*DIRECTIONS*
Please copy out every one of the following lines word for word, without changing anything.

*INPUT FOR THIS TASK*
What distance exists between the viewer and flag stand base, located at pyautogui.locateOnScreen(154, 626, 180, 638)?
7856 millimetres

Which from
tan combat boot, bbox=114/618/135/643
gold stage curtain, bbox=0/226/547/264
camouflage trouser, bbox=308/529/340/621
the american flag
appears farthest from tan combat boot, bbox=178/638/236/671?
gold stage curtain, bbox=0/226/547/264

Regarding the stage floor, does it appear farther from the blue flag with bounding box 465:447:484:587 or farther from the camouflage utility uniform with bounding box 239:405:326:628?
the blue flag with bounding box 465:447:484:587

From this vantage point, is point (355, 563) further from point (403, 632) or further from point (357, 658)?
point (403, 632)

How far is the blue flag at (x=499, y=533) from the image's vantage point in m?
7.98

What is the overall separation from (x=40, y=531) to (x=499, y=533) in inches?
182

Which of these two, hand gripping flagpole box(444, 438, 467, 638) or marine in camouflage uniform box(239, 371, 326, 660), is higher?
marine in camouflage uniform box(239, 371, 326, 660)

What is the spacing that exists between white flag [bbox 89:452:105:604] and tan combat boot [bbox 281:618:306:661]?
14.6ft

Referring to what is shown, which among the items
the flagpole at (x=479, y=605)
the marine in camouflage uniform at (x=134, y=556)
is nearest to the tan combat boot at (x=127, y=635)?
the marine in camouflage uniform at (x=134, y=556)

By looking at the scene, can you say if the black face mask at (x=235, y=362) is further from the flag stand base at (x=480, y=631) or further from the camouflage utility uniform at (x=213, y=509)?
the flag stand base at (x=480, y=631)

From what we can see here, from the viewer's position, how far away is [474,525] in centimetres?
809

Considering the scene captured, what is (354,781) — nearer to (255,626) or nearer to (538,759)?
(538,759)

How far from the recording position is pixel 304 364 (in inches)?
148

*FULL SOLUTION*
What distance exists between the viewer and flag stand base, located at pyautogui.locateOnScreen(154, 626, 180, 638)?
7856 millimetres

Which from
tan combat boot, bbox=114/618/135/643
gold stage curtain, bbox=0/226/547/264
camouflage trouser, bbox=308/529/340/621
the american flag
appears farthest from tan combat boot, bbox=178/638/236/671?
gold stage curtain, bbox=0/226/547/264

Regarding the stage floor, does it appear farther from the blue flag with bounding box 465:447:484:587 or farther from the camouflage utility uniform with bounding box 239:405:326:628?
the blue flag with bounding box 465:447:484:587

From this vantage point, is point (355, 563) further from point (403, 632) or further from point (357, 658)?
point (403, 632)

How far is the blue flag at (x=499, y=533) from the image's vantage point in m?
7.98

What is the overall separation from (x=40, y=531) to (x=499, y=533) in inches?
182

Which of these two, hand gripping flagpole box(444, 438, 467, 638) or marine in camouflage uniform box(239, 371, 326, 660), is higher?
marine in camouflage uniform box(239, 371, 326, 660)

What is the spacing that exists between white flag [bbox 89:452:105:604] and tan combat boot [bbox 281:618:306:661]?
14.6ft

Referring to what is shown, which among the items
the flagpole at (x=479, y=605)
the marine in camouflage uniform at (x=134, y=556)
is nearest to the tan combat boot at (x=127, y=635)?
the marine in camouflage uniform at (x=134, y=556)

By looking at the scene, can you say if the black face mask at (x=235, y=362) is further from the flag stand base at (x=480, y=631) or further from the camouflage utility uniform at (x=213, y=509)?
the flag stand base at (x=480, y=631)

From what we can see here, from the viewer's position, how far away is [474,525] in centimetres?
809

Considering the scene captured, what is (354,781) — nearer to (255,626) or nearer to (538,759)?
(538,759)

How far from the recording position is pixel 304 364 (in inches)?
148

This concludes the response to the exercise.